The wrong choice will result in a powerful electric shock.

:afr


----------



## Same Difference (Aug 26, 2010)

Bach.


----------



## liso (Aug 15, 2010)

Beethoven all the way!


----------



## Relaxation (Jul 12, 2010)

Are you asking what I like listening to or what I like playing?


----------



## KittyGirl (May 14, 2010)

Mozart, I say!


----------



## Neptunus (Oct 29, 2007)

Beethoven!!!


----------



## quiet0lady (Sep 29, 2009)

Mozart.


----------



## Keith (Aug 30, 2008)

I own more Mozart but I cant pick between the two I really like both of them.


----------



## sarafinanickelbocker (May 16, 2010)

I appreciate Mozart as defining something new in the music world during his time, but most of his stuff bores me. Beethoven is much more enjoyable.


----------



## Ape in space (May 31, 2010)

Relaxation said:


> Are you asking what I like listening to or what I like playing?
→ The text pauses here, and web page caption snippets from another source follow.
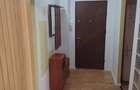 Apartament 3 camere de inchiriat - 1
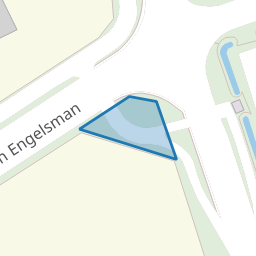 Perceel MHZ00-B-1521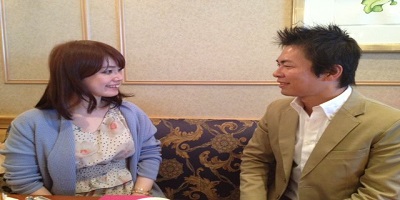 ハニーココのまとめ!/バストケアサプリについて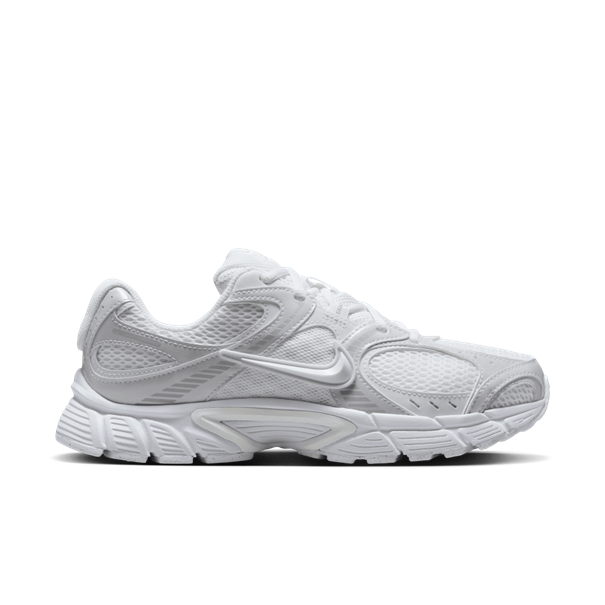 Nike W NIKE V5 RNR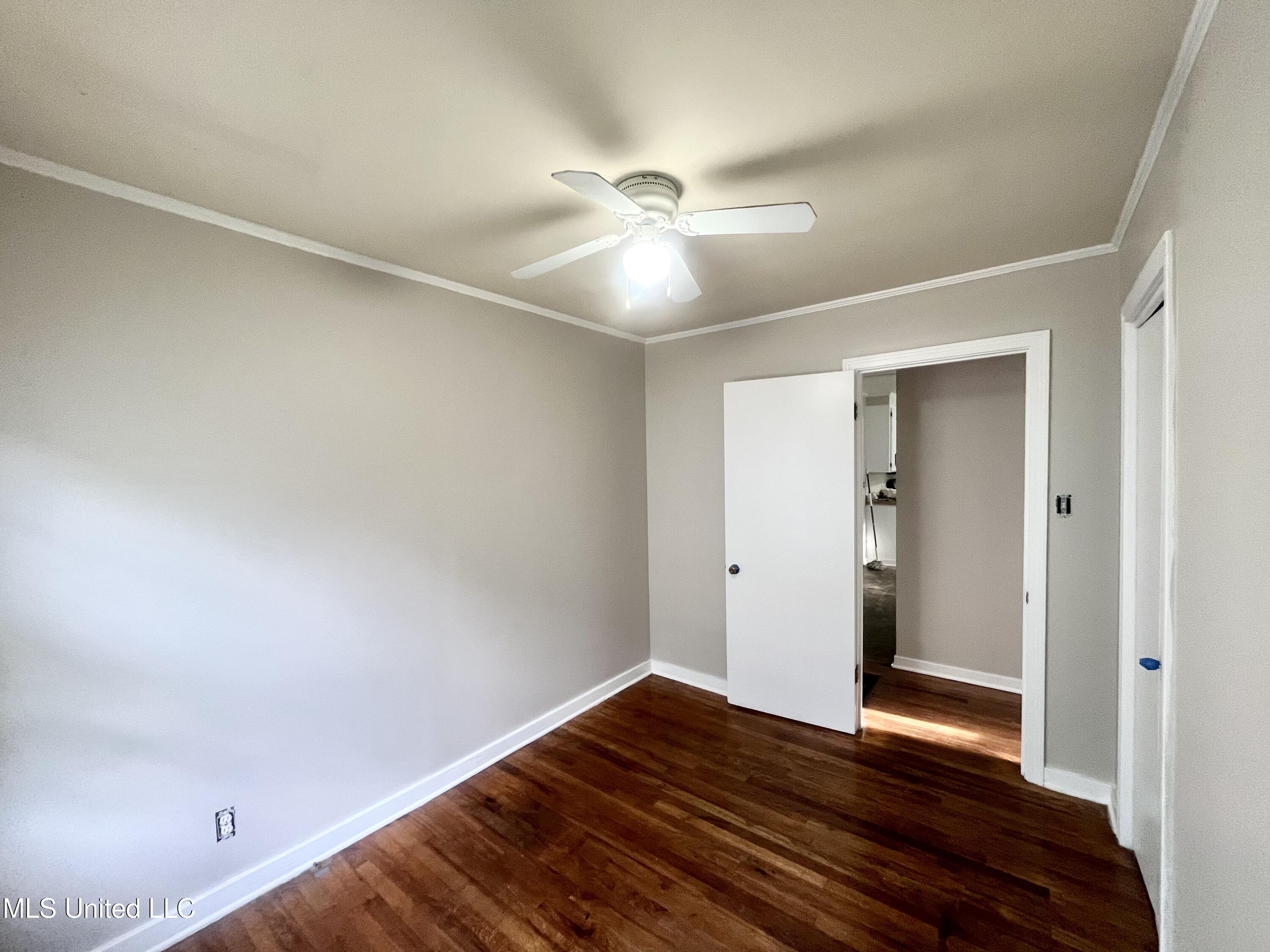502 Montgomery Street, Winona, Mississippi image 3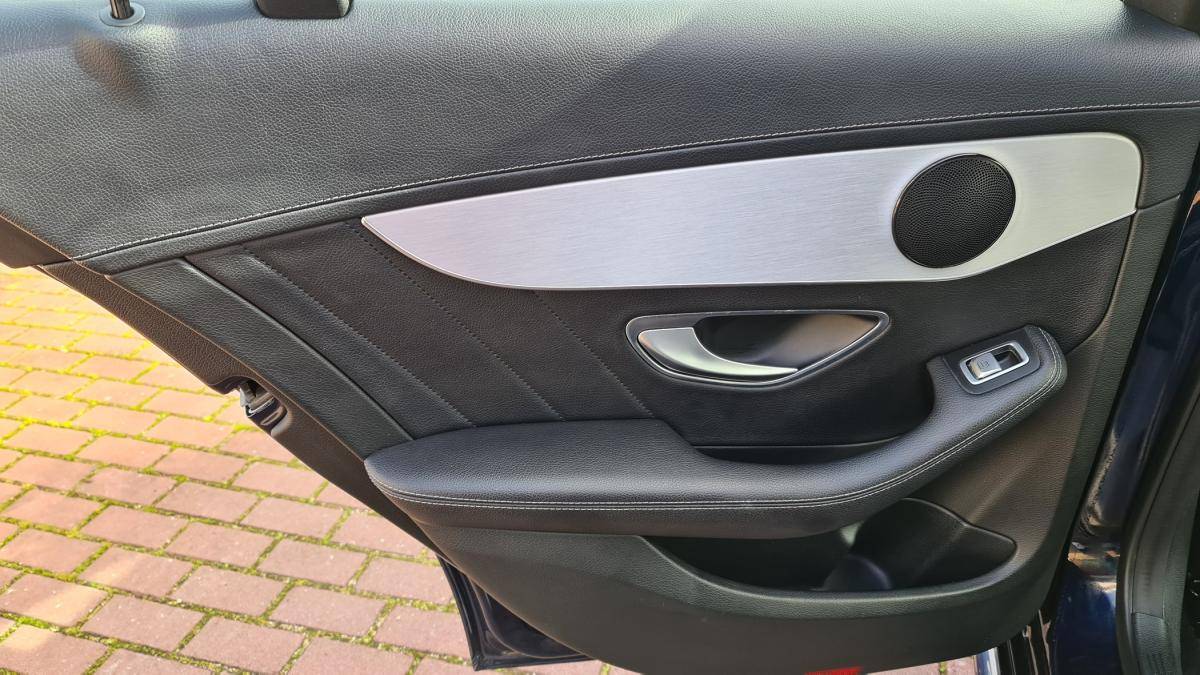 mercedes-benz-classe-c-2016-hibrido-a-diesel-2143cc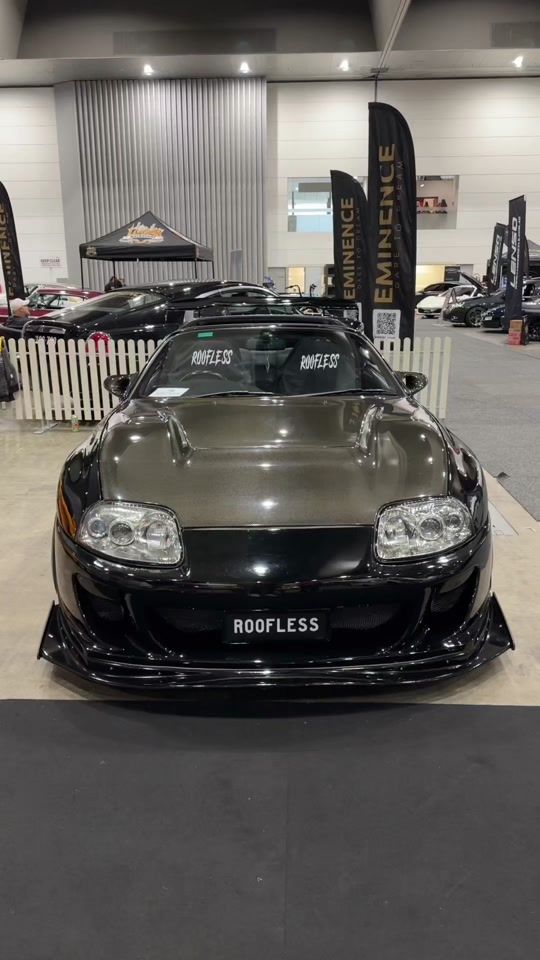 TikTok video thumbnail by ssupra2jz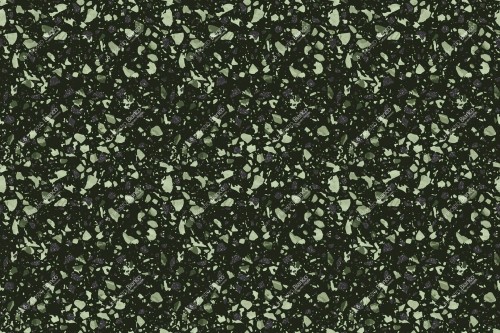 Fototapeta terrazzo Inkiostro Bianco SAND STONES INKKNOO2402C Water-drop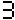 counter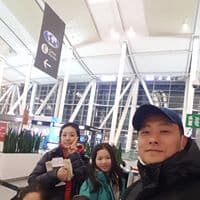 이상혁의 프로필 이미지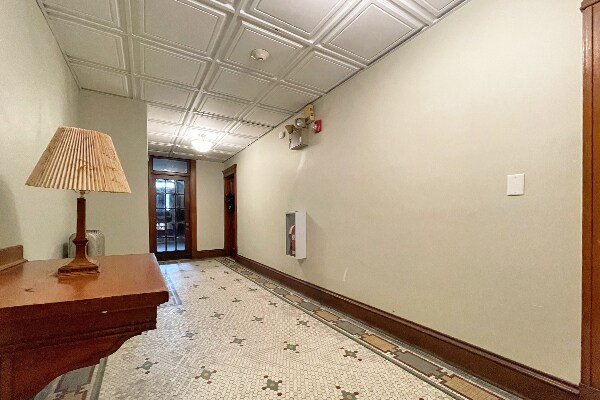 Foto del edificio - 257 Washington St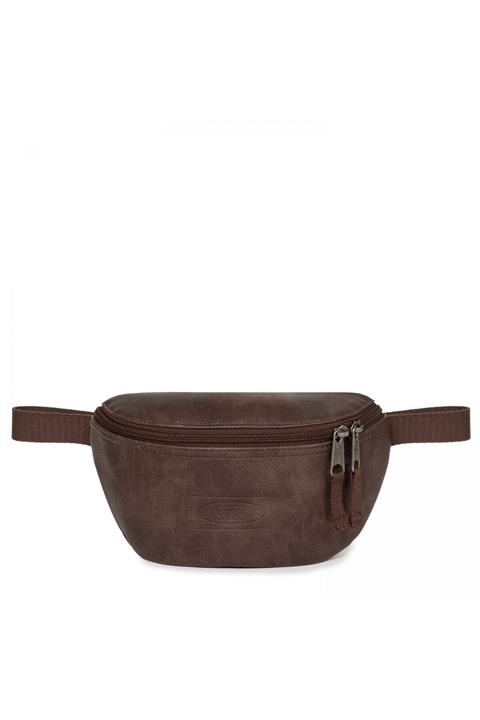 Eastpak Bel Çantası Ek000074j011
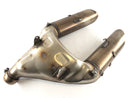 KTM 990 Superduke LC8 EFI [2008] - Exhaust silencer scratched-4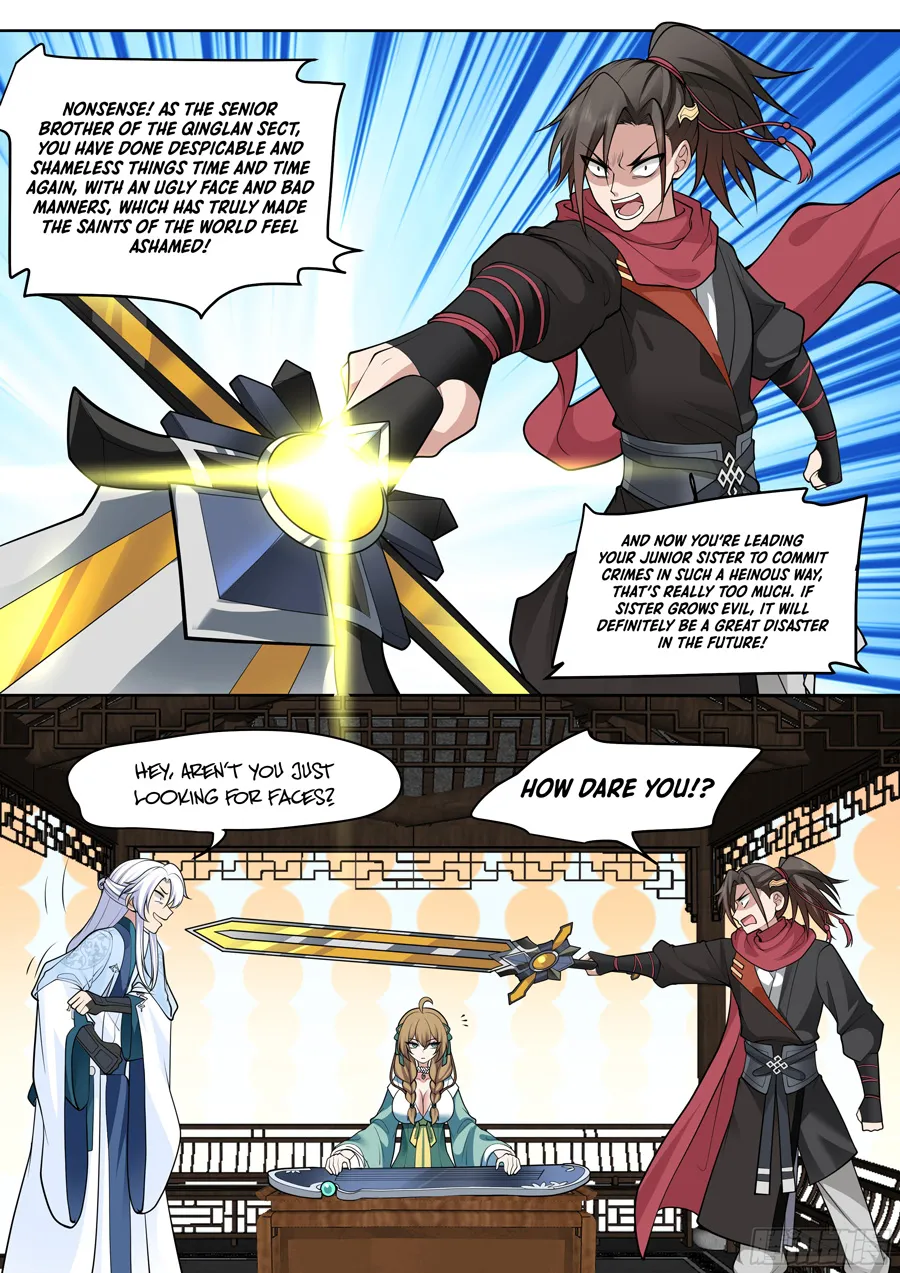 Page 10 of Chapter 10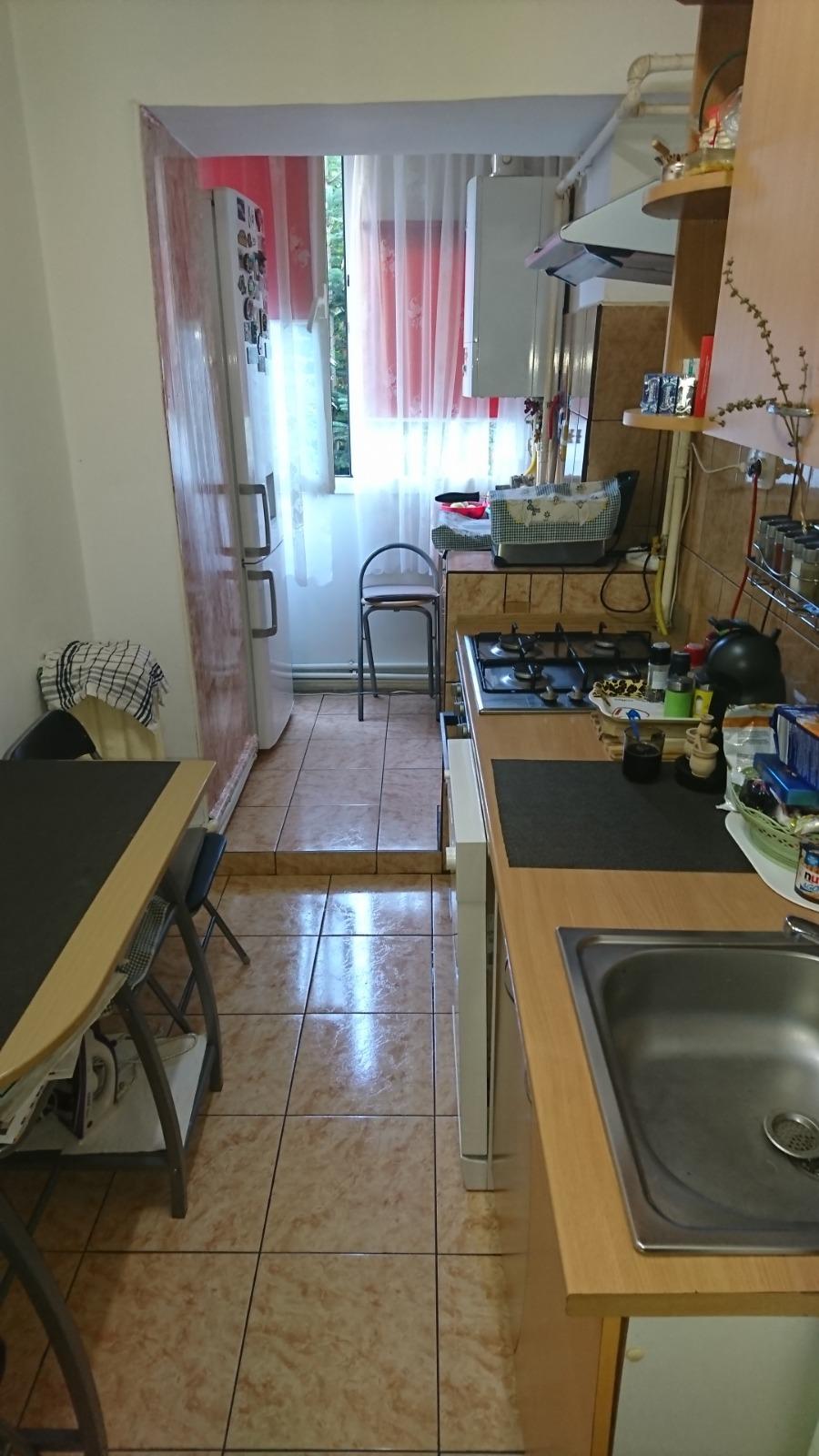 Apartament de vânzare 4 camere Manastur - 34270AV | BLITZ Cluj-Napoca | Poza6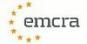 Emcra GmbH - Europa aktiv nutzen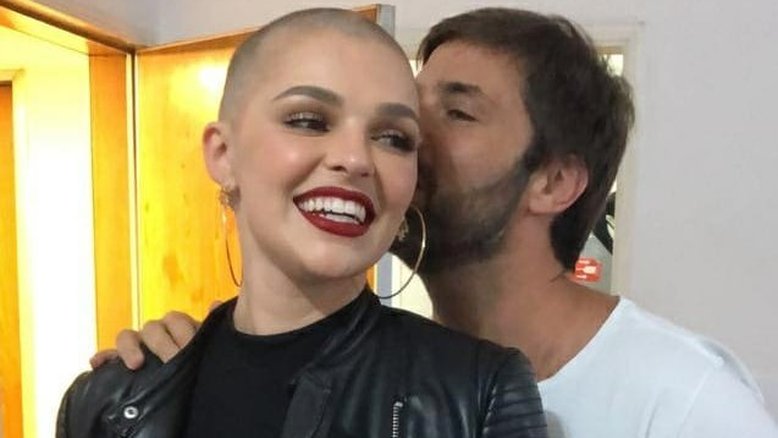 Reprodução/Instagram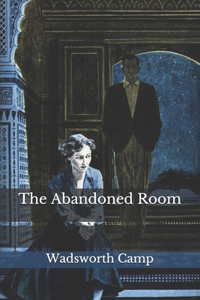 The Abandoned Room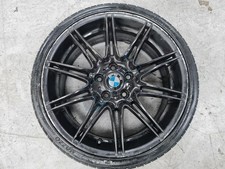 BMW MV4 Style 225 Front Alloy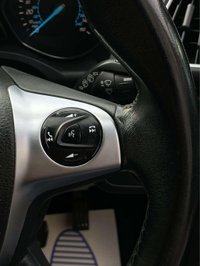 USED 2016 16 FORD KUGA 2.0 TDCi Titanium 2WD Euro 6 (s/s) 5dr BT|CRUISE|SENSOR|LNG MOT|WRNTY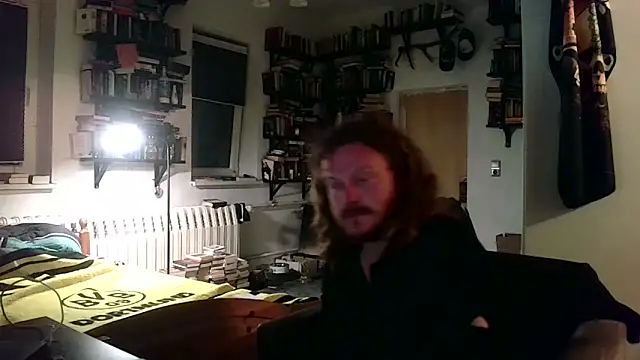 Snapshot of sunr1sa chatting on October 2025 04:12:01 AM sunr1sa online show from October 2025 04:12:01 AM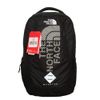 Balo The North Face Wasatch - 000461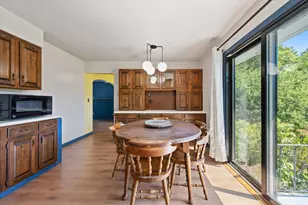 240 W Main St, Searsport, ME 04974 - Photo 9
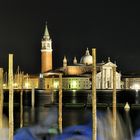 San Giorgio Maggiore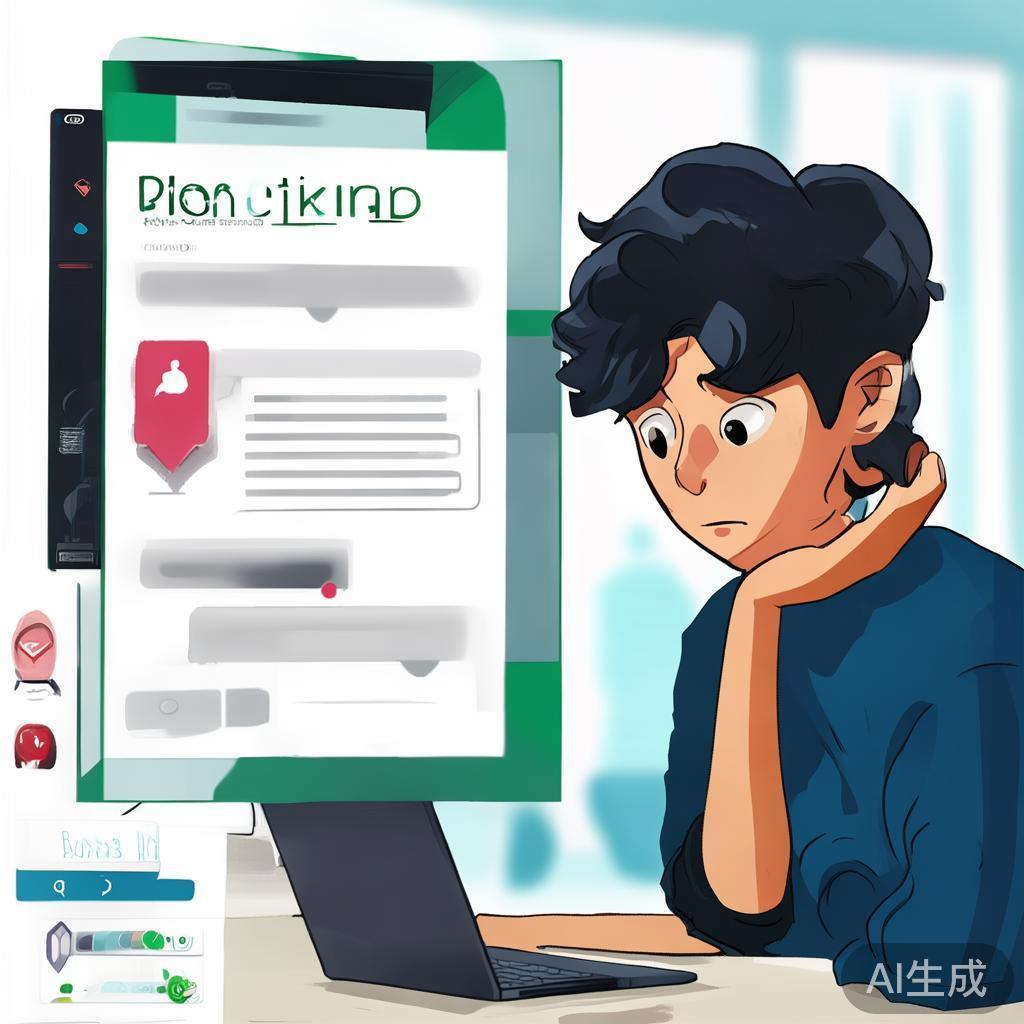 WhatsApp网页版拉黑好友,原因与应对策略 WhatsApp网页版拉黑好友,原因与应对策略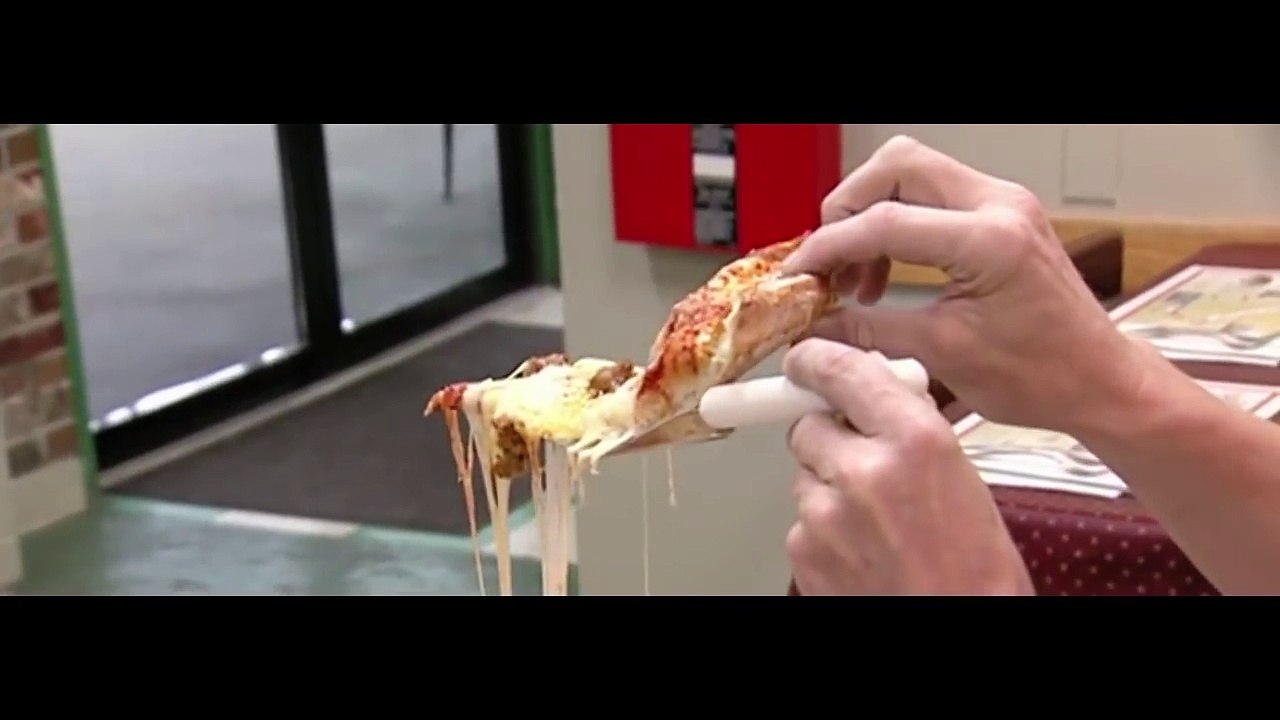 Kitchen Nightmares USA S07E02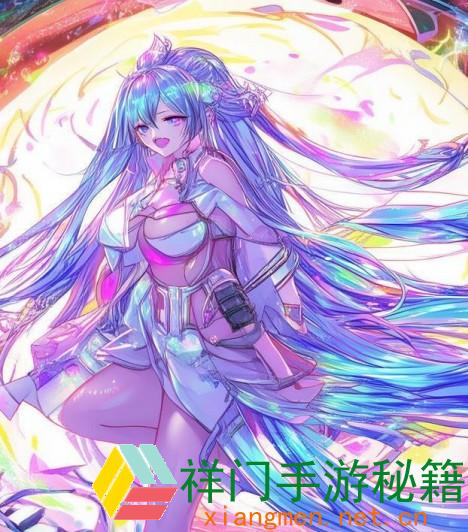 jmcomicron.mic2天堂传送门下载,mc天堂传送门存在吗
Which one has the best music... so I guess listening to. Or maybe an average of listening and playing. You decide.


----------



## Canadian Brotha (Jan 23, 2009)

They are both great but to pick my preference I'd have to spend half a day on each


----------



## liso (Aug 15, 2010)




----------



## Mister Mxyzptlk (Feb 13, 2010)

Can't decide.


----------



## bezoomny (Feb 10, 2007)

Beethoven. Mozart wrote so much that liking him becomes a huge, intimidating effort.


----------



## Annie K (Sep 24, 2008)

Beethoven.


----------



## lonelyjew (Jan 20, 2010)

Romantic music speaks more to me than classical music. Beethoven all the way.


----------



## Recipe For Disaster (Jun 8, 2010)

mozart easily. i love beethoven but mozart is at the very top for me.


----------



## Your Crazy (Feb 17, 2009)

Is that even a question? Mozart.


----------



## Amocholes (Nov 5, 2003)

*Tschaikovski!!!!!!!!!!*


----------



## tlgibson97 (Sep 24, 2009)

I wouldn't be able to tell one from the other.


----------



## Amocholes (Nov 5, 2003)

tlgibson97 said:


> I wouldn't be able to tell one from the other.


It's easy! Mozart is the one with too many notes (obscure reference from the film "Amadeus")


----------